Кажется, степень ее смущения достигла пика, потому что Морковка не придумала ничего лучше, чем заткнуть ему рот поцелуем: торопливым, влажным, сладким, как грех. Черт! Он завелся до, мать его, верхнего предела. И даже сильнее.
Образы о том, чтобы оставить ее без одежды и любить всю ночь напролет убивали терпение, рвали «правильного парня» в клочья, грозя выпустить на свободу звериную потребность просто владеть этой женщиной.
Спокойно, Бес, спокойно.
Он протолкнул язык ей в рот, приглашая в игру. И вот они уже жадно, словно тонущие, обмениваются одним на двоих дыханием, стонут, посасывают губы друг друга, трутся языками, взрывая миллионы нервных окончаний на чувствительной коже. И ее пальцы у него в волосах царапают кожу головы почти с болезненной жесткостью.

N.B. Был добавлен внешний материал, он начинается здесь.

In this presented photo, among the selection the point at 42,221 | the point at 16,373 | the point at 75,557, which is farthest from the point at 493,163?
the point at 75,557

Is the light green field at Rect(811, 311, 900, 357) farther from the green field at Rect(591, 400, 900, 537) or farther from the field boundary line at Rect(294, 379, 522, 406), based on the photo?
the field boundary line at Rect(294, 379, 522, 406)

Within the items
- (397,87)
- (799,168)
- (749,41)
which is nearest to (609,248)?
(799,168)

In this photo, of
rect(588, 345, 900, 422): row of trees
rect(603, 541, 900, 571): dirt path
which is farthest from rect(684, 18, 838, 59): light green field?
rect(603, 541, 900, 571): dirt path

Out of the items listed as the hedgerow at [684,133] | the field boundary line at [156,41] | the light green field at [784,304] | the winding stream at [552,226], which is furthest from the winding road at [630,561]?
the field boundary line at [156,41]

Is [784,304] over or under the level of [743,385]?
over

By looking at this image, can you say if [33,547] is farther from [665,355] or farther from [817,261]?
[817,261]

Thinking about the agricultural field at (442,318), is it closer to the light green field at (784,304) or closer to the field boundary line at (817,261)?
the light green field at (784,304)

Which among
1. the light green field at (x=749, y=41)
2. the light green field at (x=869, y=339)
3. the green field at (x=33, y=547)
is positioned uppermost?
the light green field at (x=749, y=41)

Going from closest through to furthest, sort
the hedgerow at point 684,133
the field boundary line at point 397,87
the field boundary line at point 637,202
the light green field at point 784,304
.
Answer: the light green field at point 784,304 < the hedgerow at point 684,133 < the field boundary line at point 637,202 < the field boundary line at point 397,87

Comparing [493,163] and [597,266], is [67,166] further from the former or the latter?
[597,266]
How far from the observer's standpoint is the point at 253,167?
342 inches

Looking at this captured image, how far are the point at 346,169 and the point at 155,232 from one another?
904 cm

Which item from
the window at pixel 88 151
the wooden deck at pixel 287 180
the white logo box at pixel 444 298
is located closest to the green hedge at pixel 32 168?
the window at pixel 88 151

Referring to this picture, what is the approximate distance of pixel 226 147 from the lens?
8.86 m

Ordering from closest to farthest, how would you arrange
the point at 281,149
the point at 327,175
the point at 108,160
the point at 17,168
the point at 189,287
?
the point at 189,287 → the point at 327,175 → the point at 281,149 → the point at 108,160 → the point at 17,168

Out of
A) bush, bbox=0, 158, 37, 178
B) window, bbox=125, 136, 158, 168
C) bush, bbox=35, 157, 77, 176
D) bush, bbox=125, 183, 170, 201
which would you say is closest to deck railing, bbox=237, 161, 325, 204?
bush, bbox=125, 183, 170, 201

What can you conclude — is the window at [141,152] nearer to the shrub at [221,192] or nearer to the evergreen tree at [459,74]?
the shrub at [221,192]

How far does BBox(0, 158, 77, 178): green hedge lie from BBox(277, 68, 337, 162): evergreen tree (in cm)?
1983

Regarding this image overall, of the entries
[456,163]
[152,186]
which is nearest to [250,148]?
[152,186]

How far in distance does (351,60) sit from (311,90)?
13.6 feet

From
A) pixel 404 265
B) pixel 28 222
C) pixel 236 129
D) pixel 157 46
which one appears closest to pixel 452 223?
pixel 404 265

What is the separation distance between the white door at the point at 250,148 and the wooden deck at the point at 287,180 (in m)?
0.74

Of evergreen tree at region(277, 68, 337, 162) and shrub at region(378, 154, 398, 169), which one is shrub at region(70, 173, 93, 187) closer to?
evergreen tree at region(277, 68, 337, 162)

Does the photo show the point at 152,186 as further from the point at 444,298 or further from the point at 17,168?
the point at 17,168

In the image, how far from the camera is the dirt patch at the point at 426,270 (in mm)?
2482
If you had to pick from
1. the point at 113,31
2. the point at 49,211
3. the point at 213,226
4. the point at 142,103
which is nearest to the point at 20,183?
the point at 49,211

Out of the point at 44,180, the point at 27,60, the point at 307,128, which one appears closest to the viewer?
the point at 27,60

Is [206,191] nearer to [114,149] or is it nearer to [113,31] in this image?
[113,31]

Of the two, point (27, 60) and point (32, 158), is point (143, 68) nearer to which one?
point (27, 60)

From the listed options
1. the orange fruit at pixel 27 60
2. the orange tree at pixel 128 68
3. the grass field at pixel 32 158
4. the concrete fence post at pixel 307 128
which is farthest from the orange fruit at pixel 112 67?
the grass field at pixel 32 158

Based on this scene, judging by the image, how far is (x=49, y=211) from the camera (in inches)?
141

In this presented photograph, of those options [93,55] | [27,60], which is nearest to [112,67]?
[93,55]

Вот она, его девочка: нежная, чувствительная, маленькая кошка, умеющая мурлыкать и кусать одновременно.
Одно лишь движение бедер между ее разведенными ногами — и член болит, яйца словно в кулаке сжали. И ее собственное тело отзывается встречным толчком, рот наполняется приглашающим стоном.
Может быть, все случиться сегодня?
Может быть…
Она напряглась практически одновременно с тем звуком, который услышали они оба: детский плач.
Мгновение — и Морковка вскочила на ноги. Тимур сел, вцепился ладонями в обивку дивана.
«Раз, два, три… Тихо, мужик, выдыхай. Ты знал, что так будет».
Она растворилась за дверью комнаты, исчезла, оставив после себя лишь едва уловимый запах шампуня для волос и детского крема. Ребенок затих.